EXERCISES
[a] In the post about the printable baseball schedule, which two page sizes can the schedule be produced in?
[b] List the parameters that the post about the printable baseball schedule names for its design.
[c] Continue the post about the printable baseball schedule from where it stops.

(EXERCISE TEXT)

Not much to this, just something that popped up on a little throwaway project.
I've come up with a design for a printable baseball schedule for <team of your choice>. Not to dwell on the specifics, it takes a team's schedule for given year and produces an SVG (and subsequently PDF) with opposing teams, dates, times (for upcoming games), wins and losses (for games that are completed).
Amongst the parameters are team, year, page size, and time zone (A4 or Letter, time zone—relative to the fan, not the team). I only share them amongst friends (so many rights issues), so I have a wee list that I keep up to date:
BOS 2025 _ letter
BOS 2025 +1:00 a4
MIL 2025 -4:00 letter
NYM 2025 _ letter
PHI 2025 +3:00 a4
...
I have a FOREACH loop that builds a PDF to each specification,
foreach [team year zone paper] list [
build-schedule-for team year zone paper
]
This is fine, but as has been mentioned elsewhere, when a function starts to accumulate arguments, it may be better to rethink how it is called. Thus the idea to consolidate arguments in a map. Here's a Rebol 3 function to this end:
mapify: func [
spec [block!]
/local out
][
out: copy #[]
foreach word spec [
if all [
word? :word
value? :word
][
put out :word get :word
]
]
out
]
This cleans up calls from both the loop, and from standalone usage.

(End EXERCISE TEXT)
(LISTED RECORDS)

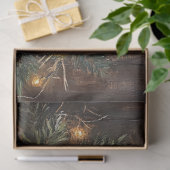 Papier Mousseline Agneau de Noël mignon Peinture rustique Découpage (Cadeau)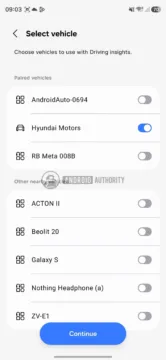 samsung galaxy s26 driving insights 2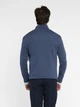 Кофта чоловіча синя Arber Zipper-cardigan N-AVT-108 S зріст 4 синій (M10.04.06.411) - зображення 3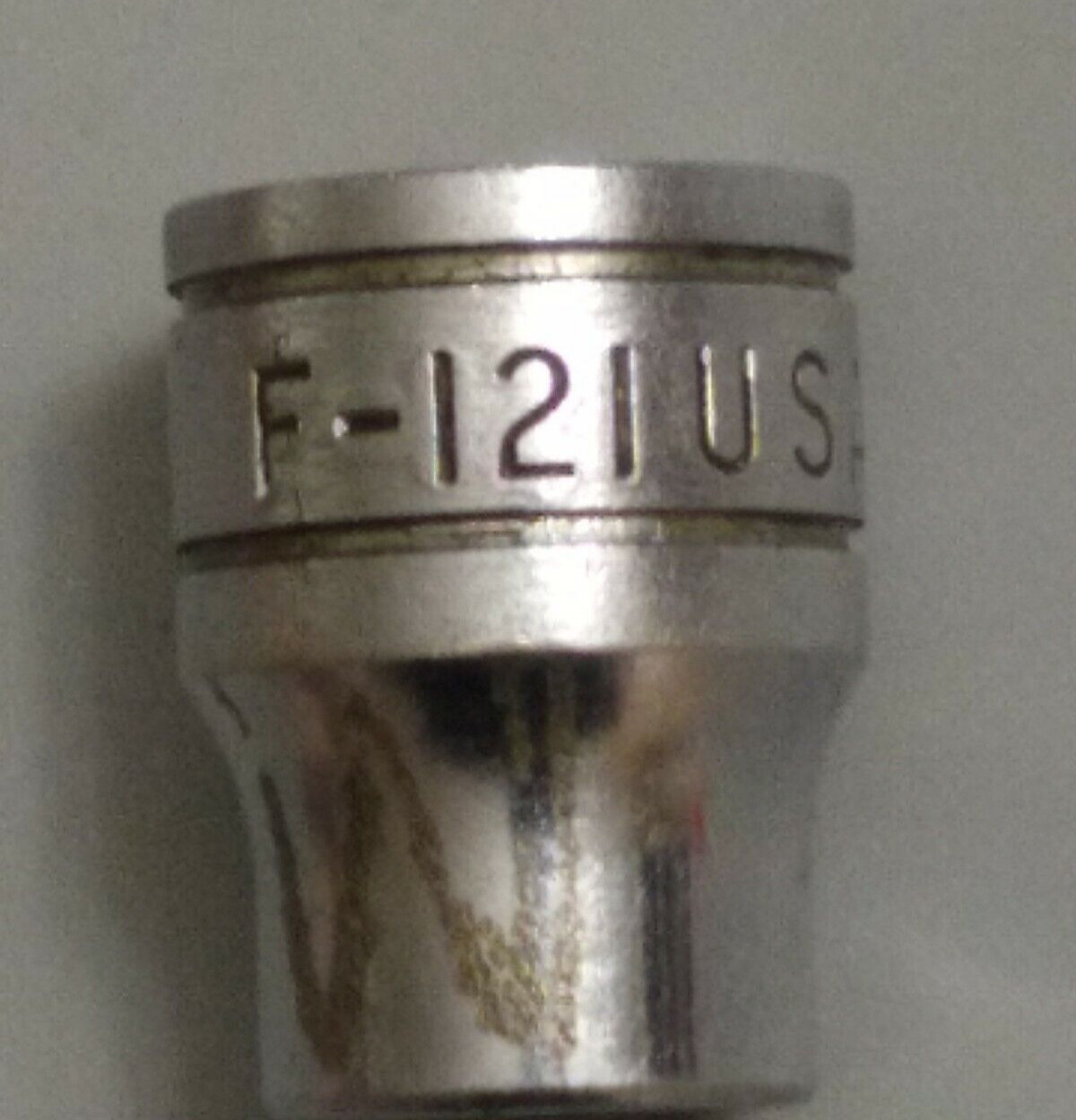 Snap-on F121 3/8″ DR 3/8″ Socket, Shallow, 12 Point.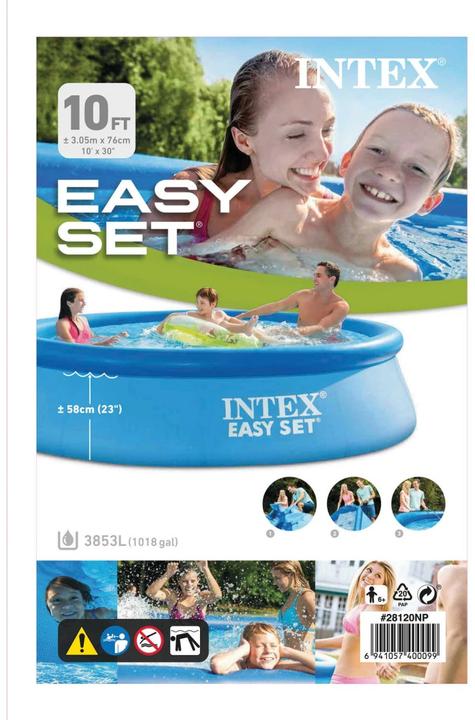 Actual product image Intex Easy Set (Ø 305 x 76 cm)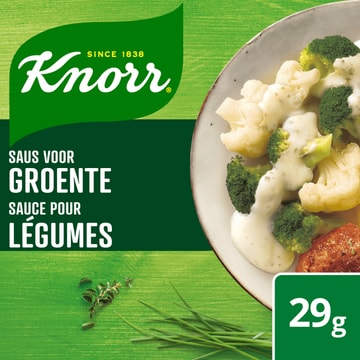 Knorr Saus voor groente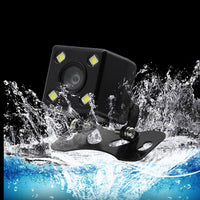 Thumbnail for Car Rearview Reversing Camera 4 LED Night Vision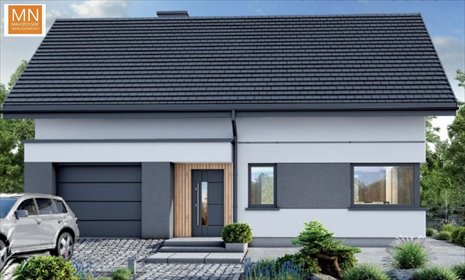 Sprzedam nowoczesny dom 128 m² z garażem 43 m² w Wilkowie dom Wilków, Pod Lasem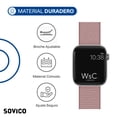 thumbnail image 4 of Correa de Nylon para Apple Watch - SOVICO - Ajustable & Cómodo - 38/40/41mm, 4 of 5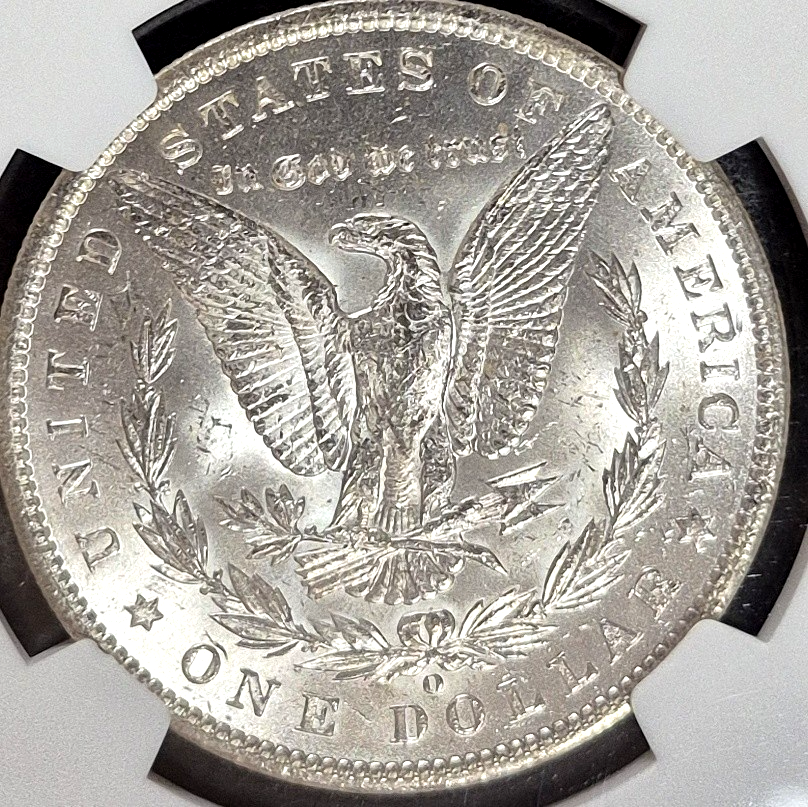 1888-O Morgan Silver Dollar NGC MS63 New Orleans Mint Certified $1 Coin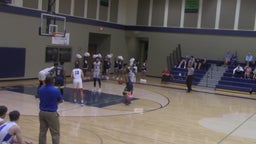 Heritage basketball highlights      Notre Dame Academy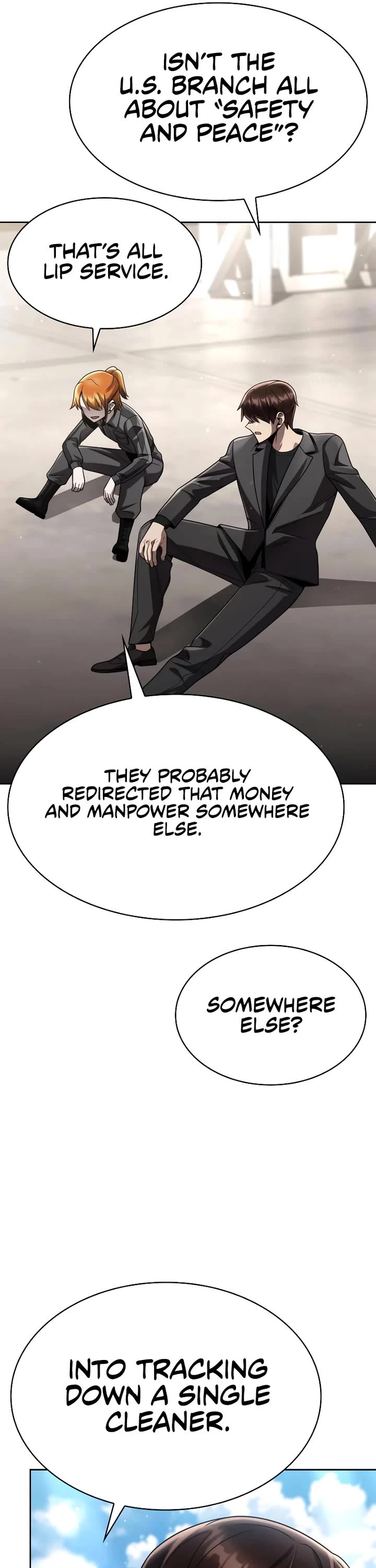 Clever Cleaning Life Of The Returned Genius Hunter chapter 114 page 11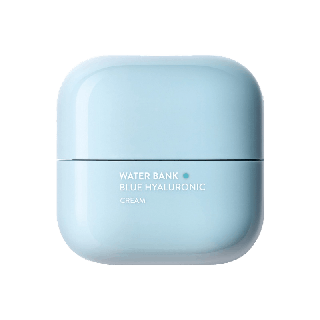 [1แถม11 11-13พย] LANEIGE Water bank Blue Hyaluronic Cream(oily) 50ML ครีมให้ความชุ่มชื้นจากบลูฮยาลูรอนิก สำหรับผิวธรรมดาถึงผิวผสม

(End LISTED RECORDS)

ANSWERS BY TASK
[a] A4 or Letter.

[b] Team, year, page size, and time zone.

[c]
foreach [team year zone paper] list [
build-schedule-for mapify [
team year zone paper
]
]
build-schedule-for #[
team BOS
year 2018
zone _
paper letter
]
Perhaps it'd be even more succinct as a block, but the named fields are useful on the function side too: params/team etc. vs. params/1.
I don't know if this has any broader applicability, but I thought I'd jot it down somewhere. I don't like the word 'mapify,' it's descriptive enough though.
To baseball fans—it's a good-looking schedule that presents a season a little differently from the traditional calendar view. If you're curious... ![]()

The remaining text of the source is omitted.